El personaje de Ingimundur carga con un enorme dolor en su interior, un dolor a través del que se vehicula un estudio sobre la pérdida. ¿Cómo trabajó con el actor la evolución dramática del personaje?
Durante mis rodajes, intento hablar poco con los actores. No me gusta agobiarlos con información sobre el pasado de sus personajes. Prefiero dejar un cierto espacio para el misterio. Me gustaría pensar que mis películas no pretenden sermonear al espectador, no pretendo aleccionar a nadie, mis películas no tienen moraleja. Me interesa plantear preguntas y explorar posibles caminos para el conocimiento de nuestra naturaleza. De hecho, a veces, cuando empiezo a hablar demasiado sobre “el significado” de mis películas, me siento un estafador, porque la realidad es que no tengo respuestas definitivas a las preguntas que planteo en mi cine. Creo que la ambigüedad es una herramienta de expresión poderosa. Durante los rodajes, siempre intento ser honesto con todo el mundo y creo que mis actores saben que trabajan en un territorio cargado de enigmas. En este sentido, me he beneficiado del talento de Ingvar para sacarle todo el partido a los guiones que escribo. Durante el periodo de varios años que trabajamos juntos en el proyecto de Un blanco, blanco día, casi nunca hablamos de los emociones o del pasado del personaje de Ingimundur. Mientras preproducía la película, le iba enviando a Ingvar fotografías de escenarios, o sonidos, o pequeñas grabaciones que hacía con mi móvil en las que capturaba algo que me interesaba que él pudiera procesar. Ha sido un colaboración apasionante.
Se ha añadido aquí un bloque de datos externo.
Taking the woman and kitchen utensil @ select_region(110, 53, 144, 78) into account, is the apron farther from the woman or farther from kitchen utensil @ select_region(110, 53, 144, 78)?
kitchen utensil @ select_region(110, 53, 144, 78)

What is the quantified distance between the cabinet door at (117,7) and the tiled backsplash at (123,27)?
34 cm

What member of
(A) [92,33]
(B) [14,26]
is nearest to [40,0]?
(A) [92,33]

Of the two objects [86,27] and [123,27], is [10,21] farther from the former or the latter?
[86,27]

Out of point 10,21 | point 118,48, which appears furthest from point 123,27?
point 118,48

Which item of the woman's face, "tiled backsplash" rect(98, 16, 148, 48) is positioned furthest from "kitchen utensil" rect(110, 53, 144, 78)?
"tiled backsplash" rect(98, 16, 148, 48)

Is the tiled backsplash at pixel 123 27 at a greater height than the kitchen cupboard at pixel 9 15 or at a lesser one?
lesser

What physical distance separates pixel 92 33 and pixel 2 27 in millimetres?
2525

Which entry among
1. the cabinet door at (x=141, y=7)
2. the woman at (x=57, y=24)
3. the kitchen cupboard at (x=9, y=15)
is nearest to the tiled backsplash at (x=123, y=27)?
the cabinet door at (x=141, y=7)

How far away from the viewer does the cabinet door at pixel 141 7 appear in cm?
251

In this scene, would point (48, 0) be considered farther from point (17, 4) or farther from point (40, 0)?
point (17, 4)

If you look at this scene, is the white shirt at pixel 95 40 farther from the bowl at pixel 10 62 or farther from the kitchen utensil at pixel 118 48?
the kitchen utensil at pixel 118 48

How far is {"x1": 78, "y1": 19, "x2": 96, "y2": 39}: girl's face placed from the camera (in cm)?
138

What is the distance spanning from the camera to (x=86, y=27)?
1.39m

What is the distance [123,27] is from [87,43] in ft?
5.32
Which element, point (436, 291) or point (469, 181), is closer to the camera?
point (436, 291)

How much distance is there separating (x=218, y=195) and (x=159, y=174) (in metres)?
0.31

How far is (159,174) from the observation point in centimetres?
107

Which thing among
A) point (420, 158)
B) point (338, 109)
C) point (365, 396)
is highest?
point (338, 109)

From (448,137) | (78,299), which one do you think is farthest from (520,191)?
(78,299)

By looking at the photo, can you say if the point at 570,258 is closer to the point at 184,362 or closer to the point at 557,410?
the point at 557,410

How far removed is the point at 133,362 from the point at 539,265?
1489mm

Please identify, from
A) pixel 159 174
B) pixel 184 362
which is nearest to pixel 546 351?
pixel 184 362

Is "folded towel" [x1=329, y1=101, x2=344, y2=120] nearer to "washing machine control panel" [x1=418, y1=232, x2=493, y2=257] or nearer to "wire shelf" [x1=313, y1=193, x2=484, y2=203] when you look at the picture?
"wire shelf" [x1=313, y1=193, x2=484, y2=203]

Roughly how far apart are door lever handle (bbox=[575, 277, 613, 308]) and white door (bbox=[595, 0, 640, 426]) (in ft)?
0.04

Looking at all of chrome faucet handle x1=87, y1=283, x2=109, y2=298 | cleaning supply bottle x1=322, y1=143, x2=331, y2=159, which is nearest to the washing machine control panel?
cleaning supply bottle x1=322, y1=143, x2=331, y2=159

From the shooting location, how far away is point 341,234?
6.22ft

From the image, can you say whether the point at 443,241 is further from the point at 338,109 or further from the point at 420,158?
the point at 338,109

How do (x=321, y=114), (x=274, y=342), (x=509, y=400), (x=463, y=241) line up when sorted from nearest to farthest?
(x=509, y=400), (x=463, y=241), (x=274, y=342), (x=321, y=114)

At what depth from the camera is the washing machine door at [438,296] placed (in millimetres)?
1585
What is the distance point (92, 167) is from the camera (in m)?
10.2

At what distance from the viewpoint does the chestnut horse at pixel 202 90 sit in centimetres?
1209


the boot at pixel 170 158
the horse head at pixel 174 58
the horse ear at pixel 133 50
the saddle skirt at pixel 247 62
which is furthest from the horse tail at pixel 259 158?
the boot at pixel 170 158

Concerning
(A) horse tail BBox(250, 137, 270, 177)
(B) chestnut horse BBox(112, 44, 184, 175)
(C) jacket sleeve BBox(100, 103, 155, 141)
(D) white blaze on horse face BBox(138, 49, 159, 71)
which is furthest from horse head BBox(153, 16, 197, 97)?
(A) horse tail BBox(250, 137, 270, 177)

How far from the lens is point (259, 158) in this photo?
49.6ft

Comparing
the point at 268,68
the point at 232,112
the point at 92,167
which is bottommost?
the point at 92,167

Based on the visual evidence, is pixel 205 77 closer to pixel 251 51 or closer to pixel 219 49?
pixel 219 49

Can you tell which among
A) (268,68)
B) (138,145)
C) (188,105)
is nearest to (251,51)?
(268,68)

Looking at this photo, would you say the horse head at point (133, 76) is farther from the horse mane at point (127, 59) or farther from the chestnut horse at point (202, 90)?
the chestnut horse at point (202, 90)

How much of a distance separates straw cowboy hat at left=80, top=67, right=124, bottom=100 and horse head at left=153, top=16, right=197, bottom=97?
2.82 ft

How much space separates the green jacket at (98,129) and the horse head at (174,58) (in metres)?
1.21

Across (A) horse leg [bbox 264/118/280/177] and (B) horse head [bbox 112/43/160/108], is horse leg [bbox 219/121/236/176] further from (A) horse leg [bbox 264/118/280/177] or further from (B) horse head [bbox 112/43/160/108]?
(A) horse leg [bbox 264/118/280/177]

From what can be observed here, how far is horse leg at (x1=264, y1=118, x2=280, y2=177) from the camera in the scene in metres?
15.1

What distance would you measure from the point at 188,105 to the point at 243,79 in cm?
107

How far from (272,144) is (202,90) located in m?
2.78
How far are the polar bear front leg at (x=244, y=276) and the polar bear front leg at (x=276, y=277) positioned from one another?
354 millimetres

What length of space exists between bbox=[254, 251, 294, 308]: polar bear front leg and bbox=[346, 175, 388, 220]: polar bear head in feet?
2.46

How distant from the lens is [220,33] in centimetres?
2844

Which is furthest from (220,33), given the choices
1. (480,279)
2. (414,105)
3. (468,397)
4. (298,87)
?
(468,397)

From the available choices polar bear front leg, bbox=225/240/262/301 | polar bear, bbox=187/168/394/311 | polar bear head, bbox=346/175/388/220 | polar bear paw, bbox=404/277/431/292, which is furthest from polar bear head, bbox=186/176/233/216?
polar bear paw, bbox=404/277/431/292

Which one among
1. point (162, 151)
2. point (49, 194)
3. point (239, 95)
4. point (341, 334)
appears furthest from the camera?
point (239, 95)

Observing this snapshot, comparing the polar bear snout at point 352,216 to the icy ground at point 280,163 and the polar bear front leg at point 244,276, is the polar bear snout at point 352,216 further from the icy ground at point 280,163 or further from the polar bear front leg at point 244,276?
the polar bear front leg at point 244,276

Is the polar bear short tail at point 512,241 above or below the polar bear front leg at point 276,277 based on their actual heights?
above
Por otra parte, la interacción de Ingvar con la actriz que da vida a su nieta en la ficción, Ída Mekkín Hlynsdóttir, resulta esencial para atisbar la complejidad de un personaje aparentemente tosco pero también capaz de expresar una gran ternura.
El caso de Ída también es particular porque ella es mi hija (risas).
Vaya, no lo sabía, disculpe, aunque ahora entiendo mejor la delicadeza y confianza con la que ella se relaciona con la cámara.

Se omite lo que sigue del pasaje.